▶ _EXERCISE REQUIREMENTS_:
Beginning with the line that holds "Dad. Grandpa. Great", copy each line to the end of the records exactly, except the pictures.
--
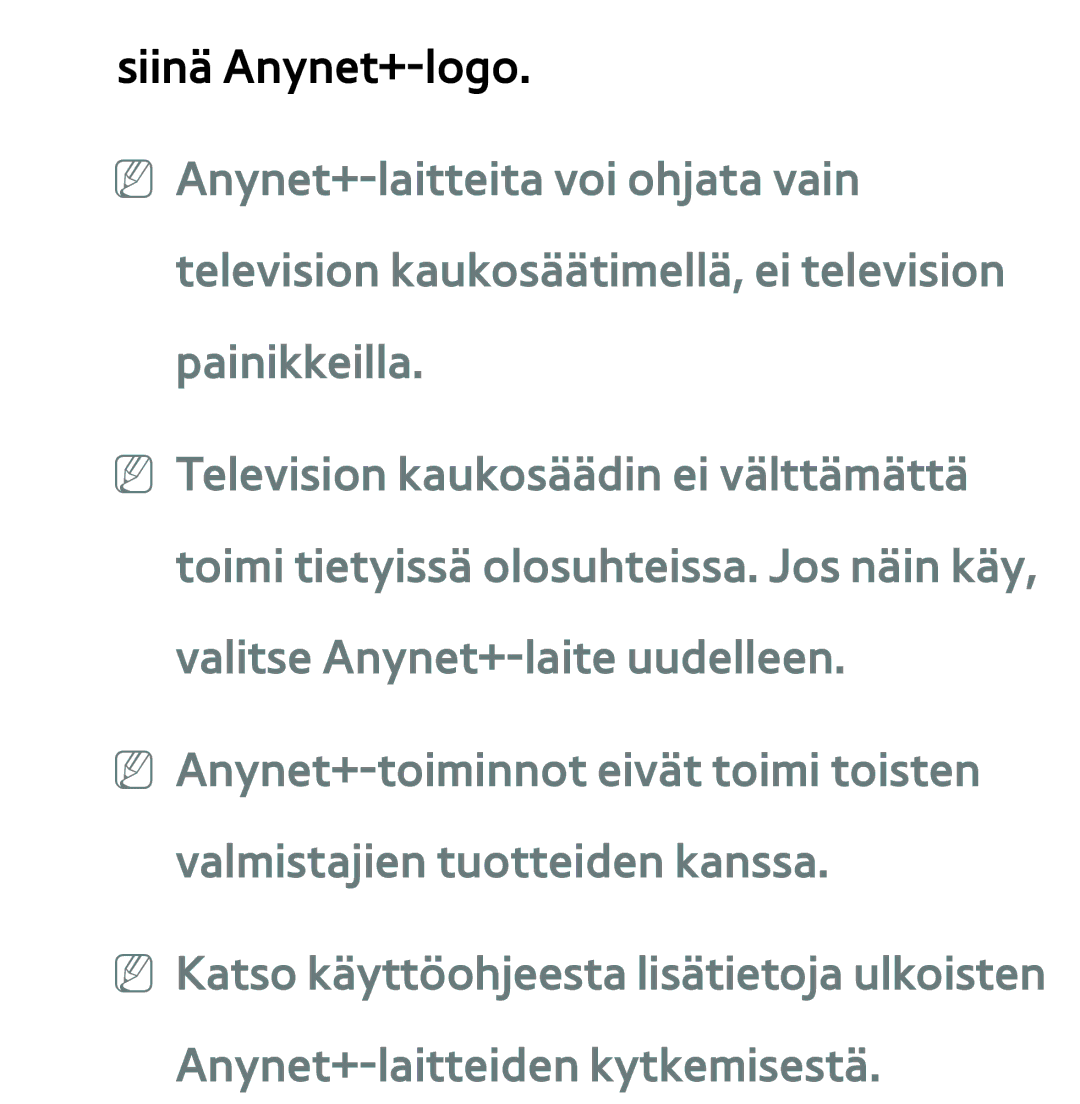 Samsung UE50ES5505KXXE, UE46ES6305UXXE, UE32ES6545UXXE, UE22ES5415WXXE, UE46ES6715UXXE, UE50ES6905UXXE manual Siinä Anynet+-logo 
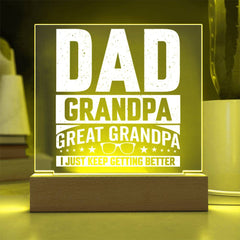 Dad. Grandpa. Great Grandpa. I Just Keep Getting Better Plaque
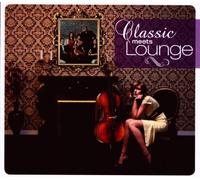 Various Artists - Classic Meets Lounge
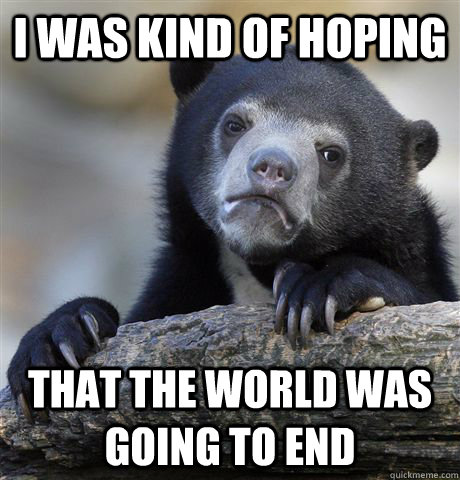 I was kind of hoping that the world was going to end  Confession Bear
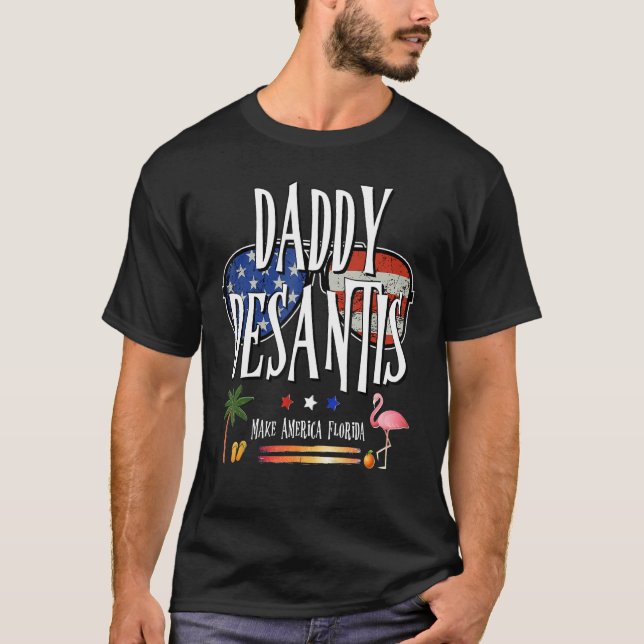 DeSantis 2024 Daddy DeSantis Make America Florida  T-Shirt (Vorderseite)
--
▶ _ANSWER BELOW_:
 Dad. Grandpa. Great Grandpa. I Just Keep Getting Better Plaque
 Various Artists - Classic Meets Lounge
 I was kind of hoping that the world was going to end  Confession Bear
 DeSantis 2024 Daddy DeSantis Make America Florida  T-Shirt (Vorderseite)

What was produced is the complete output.